3. Cette approche de l'enseignement met généralement l'accent sur l'augmentation des résultats aux tests (plutôt que sur la promotion de la pensée critique); un but de susciter l'obéissance aveugle (plutôt que d'offrir des occasions aux enfants de prendre des décisions); et une confiance dans les récompenses et les éloges pour la conformité, d'une part, et l'humiliation publique pour la non-conformité, d'autre part. Voir mon article «Mauvais enseignement pour les enfants pauvres … au nom de la réforme», Semaine de l'éducation , 27 avril 2011.

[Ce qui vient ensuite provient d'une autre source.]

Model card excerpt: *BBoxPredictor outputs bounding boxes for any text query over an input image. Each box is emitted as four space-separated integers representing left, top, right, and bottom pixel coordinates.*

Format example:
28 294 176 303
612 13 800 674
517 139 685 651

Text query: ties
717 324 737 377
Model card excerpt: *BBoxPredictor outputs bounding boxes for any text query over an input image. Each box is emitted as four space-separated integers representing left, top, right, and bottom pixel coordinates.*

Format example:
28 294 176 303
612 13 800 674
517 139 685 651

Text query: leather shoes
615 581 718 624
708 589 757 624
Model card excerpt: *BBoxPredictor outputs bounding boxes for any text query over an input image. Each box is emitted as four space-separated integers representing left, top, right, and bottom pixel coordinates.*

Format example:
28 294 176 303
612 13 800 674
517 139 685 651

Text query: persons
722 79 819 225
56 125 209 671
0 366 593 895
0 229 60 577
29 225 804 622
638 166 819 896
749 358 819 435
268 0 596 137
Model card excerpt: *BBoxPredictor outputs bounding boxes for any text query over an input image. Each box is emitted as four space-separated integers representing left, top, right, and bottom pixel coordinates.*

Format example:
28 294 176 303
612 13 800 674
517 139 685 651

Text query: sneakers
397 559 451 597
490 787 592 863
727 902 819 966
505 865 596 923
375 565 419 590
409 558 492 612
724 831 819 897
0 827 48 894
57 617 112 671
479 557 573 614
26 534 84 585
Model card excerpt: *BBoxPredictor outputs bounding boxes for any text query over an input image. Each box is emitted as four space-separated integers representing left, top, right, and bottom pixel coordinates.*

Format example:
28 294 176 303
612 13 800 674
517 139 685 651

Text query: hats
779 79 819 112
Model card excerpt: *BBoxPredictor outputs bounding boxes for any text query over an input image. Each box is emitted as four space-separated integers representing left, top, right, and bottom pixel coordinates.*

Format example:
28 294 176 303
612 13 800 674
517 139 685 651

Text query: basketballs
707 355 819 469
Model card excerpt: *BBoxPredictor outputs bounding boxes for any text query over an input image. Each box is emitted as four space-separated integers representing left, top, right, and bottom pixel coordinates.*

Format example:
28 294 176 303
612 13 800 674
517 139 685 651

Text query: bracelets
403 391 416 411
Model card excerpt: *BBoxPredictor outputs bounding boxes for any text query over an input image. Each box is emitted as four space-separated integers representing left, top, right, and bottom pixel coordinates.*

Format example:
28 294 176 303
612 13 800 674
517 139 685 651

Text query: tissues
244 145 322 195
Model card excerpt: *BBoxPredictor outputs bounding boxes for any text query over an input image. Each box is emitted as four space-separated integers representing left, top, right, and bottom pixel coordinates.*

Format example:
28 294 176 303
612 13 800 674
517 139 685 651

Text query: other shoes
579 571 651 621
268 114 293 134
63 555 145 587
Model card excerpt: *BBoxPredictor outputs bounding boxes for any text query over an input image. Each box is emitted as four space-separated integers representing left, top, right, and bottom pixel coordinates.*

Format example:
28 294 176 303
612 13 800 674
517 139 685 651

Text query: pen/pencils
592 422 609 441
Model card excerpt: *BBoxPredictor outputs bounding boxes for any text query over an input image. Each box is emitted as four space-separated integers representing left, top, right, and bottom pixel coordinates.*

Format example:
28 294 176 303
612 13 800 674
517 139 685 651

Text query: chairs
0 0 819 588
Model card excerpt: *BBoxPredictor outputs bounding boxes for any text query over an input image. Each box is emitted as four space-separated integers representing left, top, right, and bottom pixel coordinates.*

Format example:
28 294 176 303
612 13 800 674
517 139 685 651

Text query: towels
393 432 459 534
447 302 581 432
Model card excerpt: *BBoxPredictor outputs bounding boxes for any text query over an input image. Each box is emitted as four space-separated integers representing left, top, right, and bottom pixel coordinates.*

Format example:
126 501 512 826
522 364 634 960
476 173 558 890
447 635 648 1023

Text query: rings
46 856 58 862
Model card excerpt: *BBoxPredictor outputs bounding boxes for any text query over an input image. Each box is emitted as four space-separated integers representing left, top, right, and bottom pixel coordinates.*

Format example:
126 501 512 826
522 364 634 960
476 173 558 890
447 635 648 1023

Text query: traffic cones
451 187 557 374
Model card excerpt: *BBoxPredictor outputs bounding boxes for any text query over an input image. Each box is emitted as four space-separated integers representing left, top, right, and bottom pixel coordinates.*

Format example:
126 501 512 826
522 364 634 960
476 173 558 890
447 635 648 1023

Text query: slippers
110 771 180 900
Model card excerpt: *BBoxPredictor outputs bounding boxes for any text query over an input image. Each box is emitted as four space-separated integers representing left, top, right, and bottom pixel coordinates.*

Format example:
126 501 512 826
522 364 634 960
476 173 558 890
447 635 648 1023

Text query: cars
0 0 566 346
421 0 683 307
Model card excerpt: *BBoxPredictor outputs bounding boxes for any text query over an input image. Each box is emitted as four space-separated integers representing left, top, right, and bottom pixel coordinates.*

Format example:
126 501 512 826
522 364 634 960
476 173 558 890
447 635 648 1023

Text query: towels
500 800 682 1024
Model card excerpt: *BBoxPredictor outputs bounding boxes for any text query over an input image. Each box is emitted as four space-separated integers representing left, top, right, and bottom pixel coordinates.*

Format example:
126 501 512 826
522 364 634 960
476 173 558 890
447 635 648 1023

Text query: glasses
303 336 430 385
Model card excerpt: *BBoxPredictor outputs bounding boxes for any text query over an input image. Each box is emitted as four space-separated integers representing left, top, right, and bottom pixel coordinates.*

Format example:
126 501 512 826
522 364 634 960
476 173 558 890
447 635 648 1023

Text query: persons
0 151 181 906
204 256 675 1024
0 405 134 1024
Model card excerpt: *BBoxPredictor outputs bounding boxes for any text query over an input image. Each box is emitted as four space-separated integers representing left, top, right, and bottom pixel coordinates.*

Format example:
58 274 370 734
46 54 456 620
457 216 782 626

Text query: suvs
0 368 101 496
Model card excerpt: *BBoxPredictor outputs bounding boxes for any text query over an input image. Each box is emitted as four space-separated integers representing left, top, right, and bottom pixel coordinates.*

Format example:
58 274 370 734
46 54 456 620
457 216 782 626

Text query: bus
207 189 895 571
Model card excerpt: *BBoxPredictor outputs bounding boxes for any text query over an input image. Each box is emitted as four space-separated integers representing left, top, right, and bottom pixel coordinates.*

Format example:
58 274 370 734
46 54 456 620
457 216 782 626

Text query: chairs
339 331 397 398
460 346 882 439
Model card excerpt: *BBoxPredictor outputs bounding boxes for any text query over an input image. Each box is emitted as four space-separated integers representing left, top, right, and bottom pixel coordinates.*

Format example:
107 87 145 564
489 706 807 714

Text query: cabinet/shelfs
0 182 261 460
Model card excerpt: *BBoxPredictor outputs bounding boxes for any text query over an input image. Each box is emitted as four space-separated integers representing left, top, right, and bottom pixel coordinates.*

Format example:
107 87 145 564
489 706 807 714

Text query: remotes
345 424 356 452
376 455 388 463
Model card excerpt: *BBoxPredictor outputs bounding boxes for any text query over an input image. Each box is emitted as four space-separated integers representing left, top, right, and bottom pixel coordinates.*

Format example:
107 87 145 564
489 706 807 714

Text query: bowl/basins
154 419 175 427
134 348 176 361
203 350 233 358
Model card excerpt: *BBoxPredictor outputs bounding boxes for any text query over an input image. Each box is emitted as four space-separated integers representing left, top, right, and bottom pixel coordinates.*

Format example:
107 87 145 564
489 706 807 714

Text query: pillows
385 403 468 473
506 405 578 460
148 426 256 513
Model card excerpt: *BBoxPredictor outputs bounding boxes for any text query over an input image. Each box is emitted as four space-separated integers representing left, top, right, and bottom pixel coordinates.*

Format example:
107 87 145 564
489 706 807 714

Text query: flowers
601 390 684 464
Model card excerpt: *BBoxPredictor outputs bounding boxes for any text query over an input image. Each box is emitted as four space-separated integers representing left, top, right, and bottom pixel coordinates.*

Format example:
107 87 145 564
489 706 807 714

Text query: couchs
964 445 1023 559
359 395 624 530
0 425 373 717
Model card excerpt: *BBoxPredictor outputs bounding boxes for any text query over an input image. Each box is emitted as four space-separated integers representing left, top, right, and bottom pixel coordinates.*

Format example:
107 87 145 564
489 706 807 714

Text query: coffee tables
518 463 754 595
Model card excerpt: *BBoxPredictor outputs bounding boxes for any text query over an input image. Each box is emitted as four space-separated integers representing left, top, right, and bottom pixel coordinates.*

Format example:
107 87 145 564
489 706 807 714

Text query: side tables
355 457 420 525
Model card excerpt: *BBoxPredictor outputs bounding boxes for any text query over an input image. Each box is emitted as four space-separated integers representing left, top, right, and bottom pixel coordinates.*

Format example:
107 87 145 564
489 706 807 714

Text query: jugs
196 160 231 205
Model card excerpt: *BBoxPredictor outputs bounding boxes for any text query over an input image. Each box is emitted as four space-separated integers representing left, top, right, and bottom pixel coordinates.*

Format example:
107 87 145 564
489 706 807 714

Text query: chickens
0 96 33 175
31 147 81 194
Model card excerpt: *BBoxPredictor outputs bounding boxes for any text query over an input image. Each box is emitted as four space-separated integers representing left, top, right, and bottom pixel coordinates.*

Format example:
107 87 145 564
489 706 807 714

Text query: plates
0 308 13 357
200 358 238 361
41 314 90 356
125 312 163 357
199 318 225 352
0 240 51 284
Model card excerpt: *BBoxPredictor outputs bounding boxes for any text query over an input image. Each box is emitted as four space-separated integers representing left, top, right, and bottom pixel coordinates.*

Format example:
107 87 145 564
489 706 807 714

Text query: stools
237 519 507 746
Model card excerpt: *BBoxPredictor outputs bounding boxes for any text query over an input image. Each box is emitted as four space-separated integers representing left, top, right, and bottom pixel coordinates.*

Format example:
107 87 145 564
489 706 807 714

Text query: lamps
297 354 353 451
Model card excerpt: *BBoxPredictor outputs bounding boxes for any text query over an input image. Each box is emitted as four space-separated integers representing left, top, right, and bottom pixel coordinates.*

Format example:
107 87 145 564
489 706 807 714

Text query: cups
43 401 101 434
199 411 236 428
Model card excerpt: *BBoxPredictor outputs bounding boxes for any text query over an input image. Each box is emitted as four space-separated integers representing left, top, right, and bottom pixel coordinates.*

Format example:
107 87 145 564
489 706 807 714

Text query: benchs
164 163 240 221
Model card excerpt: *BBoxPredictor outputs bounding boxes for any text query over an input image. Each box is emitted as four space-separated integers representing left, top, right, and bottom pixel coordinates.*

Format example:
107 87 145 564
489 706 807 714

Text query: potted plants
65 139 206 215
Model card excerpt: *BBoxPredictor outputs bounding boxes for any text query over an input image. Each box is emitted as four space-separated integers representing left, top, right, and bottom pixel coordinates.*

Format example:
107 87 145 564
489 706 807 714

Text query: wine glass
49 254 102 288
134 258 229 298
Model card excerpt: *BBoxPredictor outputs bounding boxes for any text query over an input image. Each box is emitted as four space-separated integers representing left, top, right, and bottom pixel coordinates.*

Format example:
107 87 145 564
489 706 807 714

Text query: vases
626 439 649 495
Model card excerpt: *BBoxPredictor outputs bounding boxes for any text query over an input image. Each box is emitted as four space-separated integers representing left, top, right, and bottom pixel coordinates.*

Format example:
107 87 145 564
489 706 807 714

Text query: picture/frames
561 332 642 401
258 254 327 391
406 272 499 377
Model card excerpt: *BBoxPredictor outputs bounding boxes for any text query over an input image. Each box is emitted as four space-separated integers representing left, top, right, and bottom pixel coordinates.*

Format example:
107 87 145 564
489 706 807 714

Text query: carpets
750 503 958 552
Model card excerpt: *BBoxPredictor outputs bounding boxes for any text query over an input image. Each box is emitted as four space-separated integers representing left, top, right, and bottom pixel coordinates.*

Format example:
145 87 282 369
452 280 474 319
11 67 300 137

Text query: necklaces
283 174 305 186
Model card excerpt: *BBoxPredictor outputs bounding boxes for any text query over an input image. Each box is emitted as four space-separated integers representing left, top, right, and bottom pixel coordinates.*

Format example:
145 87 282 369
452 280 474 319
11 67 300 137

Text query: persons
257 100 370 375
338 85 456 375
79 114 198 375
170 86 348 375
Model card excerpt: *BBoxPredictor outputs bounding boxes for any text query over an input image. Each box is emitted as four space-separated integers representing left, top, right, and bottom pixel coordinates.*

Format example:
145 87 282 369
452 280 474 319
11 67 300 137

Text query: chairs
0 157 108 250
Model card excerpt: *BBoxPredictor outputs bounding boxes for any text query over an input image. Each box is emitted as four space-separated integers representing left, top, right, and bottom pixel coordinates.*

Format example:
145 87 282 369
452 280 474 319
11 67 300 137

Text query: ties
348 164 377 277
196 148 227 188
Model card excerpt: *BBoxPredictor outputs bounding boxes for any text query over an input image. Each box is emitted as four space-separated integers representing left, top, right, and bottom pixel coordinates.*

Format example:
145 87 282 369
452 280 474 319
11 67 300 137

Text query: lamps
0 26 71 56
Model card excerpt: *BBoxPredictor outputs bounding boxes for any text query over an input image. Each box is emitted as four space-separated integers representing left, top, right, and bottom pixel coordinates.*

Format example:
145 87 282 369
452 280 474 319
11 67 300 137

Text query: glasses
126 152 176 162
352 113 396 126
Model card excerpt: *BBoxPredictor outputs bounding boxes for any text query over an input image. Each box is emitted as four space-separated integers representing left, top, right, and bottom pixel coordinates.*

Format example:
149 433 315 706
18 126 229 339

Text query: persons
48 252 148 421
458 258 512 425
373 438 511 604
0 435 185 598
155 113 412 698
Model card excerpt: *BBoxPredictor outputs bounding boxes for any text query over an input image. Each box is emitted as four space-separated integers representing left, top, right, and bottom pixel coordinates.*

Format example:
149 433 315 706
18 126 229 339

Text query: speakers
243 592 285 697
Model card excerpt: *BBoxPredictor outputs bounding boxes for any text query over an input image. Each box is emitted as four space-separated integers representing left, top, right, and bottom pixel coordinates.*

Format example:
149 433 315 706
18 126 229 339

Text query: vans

4. Autres exemples de ce phénomène: De nombreuses écoles tentent de créer un sentiment de communauté et de promouvoir une résolution constructive des conflits, mais sapent ces efforts en refusant d'abandonner les interventions punitives comme les délais, les détentions et les suspensions. De même, les avantages d'éviter la punition sont annulés par l'utilisation continue des récompenses – «contrôle enrobé de sucre», comme un chercheur les appelle. Et, tandis qu'une main peut offrir un programme réfléchi, l'autre le reprend en utilisant des tests (plutôt que des évaluations plus authentiques) pour évaluer les progrès des étudiants.

5. J'ai discuté de cette question dans «Who's Ask?», Educational Leadership , septembre 2015, en s'inspirant du travail de Dennie Palmer Wolf, d'Eleanor Duckworth et d'autres.